Türkiye için bu örnek alınabilir
İspanya'da çiftçilerin kooperatifler aracılığıyla desteklendiğini ve bu modelin Türkiye için de uygulanabilir olduğunu belirten Özer, 'Avrupa’da çiftçiler, bölgesel kalkınma ajansları ve kooperatifler aracılığıyla destekleniyor. Türkiye için bu örnek alınabilir. İspanya, domates üretiminde bu modeli başarılı bir şekilde uyguluyor. Bölgesel kooperatifler, çiftçilere tohum, gübre ve ilaç kullanımı konusunda yönlendirmeler yaparak alım garantisi veriyor. Bu model, çiftçilerin hem finansal hem de teknik olarak desteklenmesini sağlıyor' dedi.

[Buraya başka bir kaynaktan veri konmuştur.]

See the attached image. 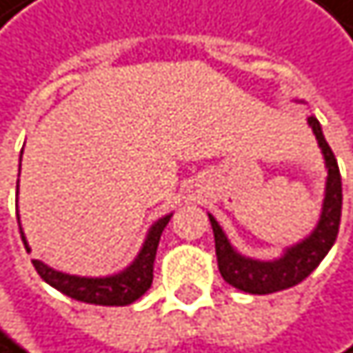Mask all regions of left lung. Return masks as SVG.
I'll return each instance as SVG.
<instances>
[{"label": "left lung", "instance_id": "8db88e82", "mask_svg": "<svg viewBox=\"0 0 353 353\" xmlns=\"http://www.w3.org/2000/svg\"><path fill=\"white\" fill-rule=\"evenodd\" d=\"M307 123L318 140V146L322 148L326 169H329L322 213H320L318 225L307 239L289 247L285 251V255L279 259L259 261V259H251V257H245L239 251H234V247L228 243V239H225L215 217L209 215L213 236H215V255H217L219 274L223 276L225 283L245 291V293L268 295V293H276V291L299 285L318 268V263L324 259V255L331 251V247L337 241L339 221H341V203H343L339 165H337V159H335L331 146L326 144V140L322 136V128H320L318 119L307 117Z\"/></svg>", "mask_w": 353, "mask_h": 353}]
</instances>
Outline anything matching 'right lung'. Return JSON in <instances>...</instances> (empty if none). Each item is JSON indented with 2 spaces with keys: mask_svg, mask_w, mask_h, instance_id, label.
<instances>
[{
  "mask_svg": "<svg viewBox=\"0 0 353 353\" xmlns=\"http://www.w3.org/2000/svg\"><path fill=\"white\" fill-rule=\"evenodd\" d=\"M171 215L161 217L150 225L146 234V241L138 253V257L132 261L130 268L114 276H104V279H85V276H70L64 272H58L50 265H46L39 259H33V265L41 279L58 289L60 293L83 301V303H96V305H130L136 299H140L152 285V268H154V257H157V247L161 241V234L165 225L169 223ZM22 243L29 251L27 239L20 228Z\"/></svg>",
  "mask_w": 353,
  "mask_h": 353,
  "instance_id": "right-lung-1",
  "label": "right lung"
}]
</instances>
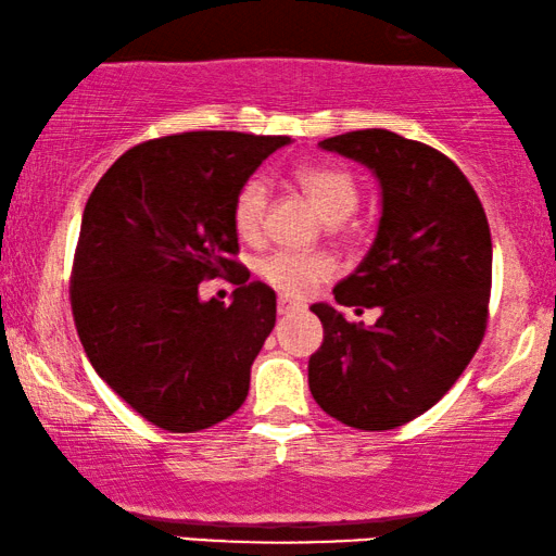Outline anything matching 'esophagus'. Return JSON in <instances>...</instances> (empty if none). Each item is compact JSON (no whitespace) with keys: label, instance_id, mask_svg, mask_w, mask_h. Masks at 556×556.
Masks as SVG:
<instances>
[{"label":"esophagus","instance_id":"1","mask_svg":"<svg viewBox=\"0 0 556 556\" xmlns=\"http://www.w3.org/2000/svg\"><path fill=\"white\" fill-rule=\"evenodd\" d=\"M299 308H301V303L291 301V299H288V295H280V299H278V314L280 316L293 314V311H299Z\"/></svg>","mask_w":556,"mask_h":556}]
</instances>
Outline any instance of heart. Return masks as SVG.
Returning a JSON list of instances; mask_svg holds the SVG:
<instances>
[{"label":"heart","mask_w":556,"mask_h":556,"mask_svg":"<svg viewBox=\"0 0 556 556\" xmlns=\"http://www.w3.org/2000/svg\"><path fill=\"white\" fill-rule=\"evenodd\" d=\"M303 192L314 207L329 219V223H341L359 207V185L346 169L329 164H308L295 172ZM270 187L268 179L255 174L242 181L232 200V225L235 232L242 240H257L265 230V215H268ZM337 270V265L329 255L324 253H291V250H278L268 257H263L257 265V273L265 283L276 291L303 299L314 293L324 280H329Z\"/></svg>","instance_id":"b5f03b06"}]
</instances>
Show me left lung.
Segmentation results:
<instances>
[{
  "label": "left lung",
  "mask_w": 556,
  "mask_h": 556,
  "mask_svg": "<svg viewBox=\"0 0 556 556\" xmlns=\"http://www.w3.org/2000/svg\"><path fill=\"white\" fill-rule=\"evenodd\" d=\"M318 147L364 164L382 187L377 238L333 288L339 306L379 308V318L349 324L339 308L314 303L324 344L308 359V387L349 428L392 430L435 405L481 346L489 219L466 174L428 143L364 128Z\"/></svg>",
  "instance_id": "obj_1"
}]
</instances>
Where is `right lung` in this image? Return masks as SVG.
I'll use <instances>...</instances> for the list:
<instances>
[{"mask_svg": "<svg viewBox=\"0 0 556 556\" xmlns=\"http://www.w3.org/2000/svg\"><path fill=\"white\" fill-rule=\"evenodd\" d=\"M288 136L187 131L128 149L83 212L71 276L80 344L143 420L197 432L240 409L276 293L235 261L232 200ZM230 275L233 303L199 301Z\"/></svg>", "mask_w": 556, "mask_h": 556, "instance_id": "add662e5", "label": "right lung"}]
</instances>
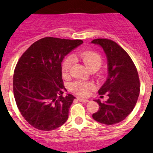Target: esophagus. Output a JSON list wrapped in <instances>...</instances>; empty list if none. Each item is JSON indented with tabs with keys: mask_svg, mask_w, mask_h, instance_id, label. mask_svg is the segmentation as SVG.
<instances>
[{
	"mask_svg": "<svg viewBox=\"0 0 153 153\" xmlns=\"http://www.w3.org/2000/svg\"><path fill=\"white\" fill-rule=\"evenodd\" d=\"M77 100L79 101V102H89L88 100H86V99H83V98H80V97H77Z\"/></svg>",
	"mask_w": 153,
	"mask_h": 153,
	"instance_id": "34e87169",
	"label": "esophagus"
}]
</instances>
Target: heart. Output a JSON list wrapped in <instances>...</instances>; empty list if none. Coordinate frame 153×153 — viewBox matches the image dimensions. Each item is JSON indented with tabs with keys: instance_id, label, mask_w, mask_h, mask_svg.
Instances as JSON below:
<instances>
[{
	"instance_id": "obj_1",
	"label": "heart",
	"mask_w": 153,
	"mask_h": 153,
	"mask_svg": "<svg viewBox=\"0 0 153 153\" xmlns=\"http://www.w3.org/2000/svg\"><path fill=\"white\" fill-rule=\"evenodd\" d=\"M78 56L90 70L93 68L99 69L102 64V58H101L100 55L94 51H83V52L79 53ZM73 62H74V59L71 56H67L63 60L61 65V72L63 77L67 78L70 75ZM94 87L95 86L93 83L83 80H75L70 85V90L73 93L81 96V97L88 96L90 91L93 90Z\"/></svg>"
}]
</instances>
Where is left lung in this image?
<instances>
[{"label":"left lung","instance_id":"8db88e82","mask_svg":"<svg viewBox=\"0 0 153 153\" xmlns=\"http://www.w3.org/2000/svg\"><path fill=\"white\" fill-rule=\"evenodd\" d=\"M102 47L108 61V78L98 93L106 94L108 100L99 104L93 118L106 125L118 123L134 109L140 95V78L134 63L126 51L109 39H95L91 42ZM103 97V96H102Z\"/></svg>","mask_w":153,"mask_h":153}]
</instances>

Türkiye’nin en erkenci kayısısını üretiyor
Türkiye'nin erkenci kayısı üretimiyle ünlü Mut ilçesindeki çiftçilerin yaşadığı zorlukları anlatan Özer, 'Her ne kadar Malatya kayısısı ile ünlü olsa da Mut ilçesi Türkiye’nin en erkenci kayısısını üretiyor. Bu kayısı, diğer ürünlerden daha erken çıktığı için piyasada oldukça değerli. 2024 yılı ilk hasat döneminde, dalında erkenci kayısının fiyatı 40-50 TL seviyesindeydi. Aynı kayısı, Mersin'de 80-90 TL'ye, Almanya'da ise 11-13 euro (yaklaşık 600-650 TL) aralığında satıldı. Bu durum, çiftçinin ürünü dalında satmasının getirdiği finansal kaybı açıkça gösteriyor' diye konuştu.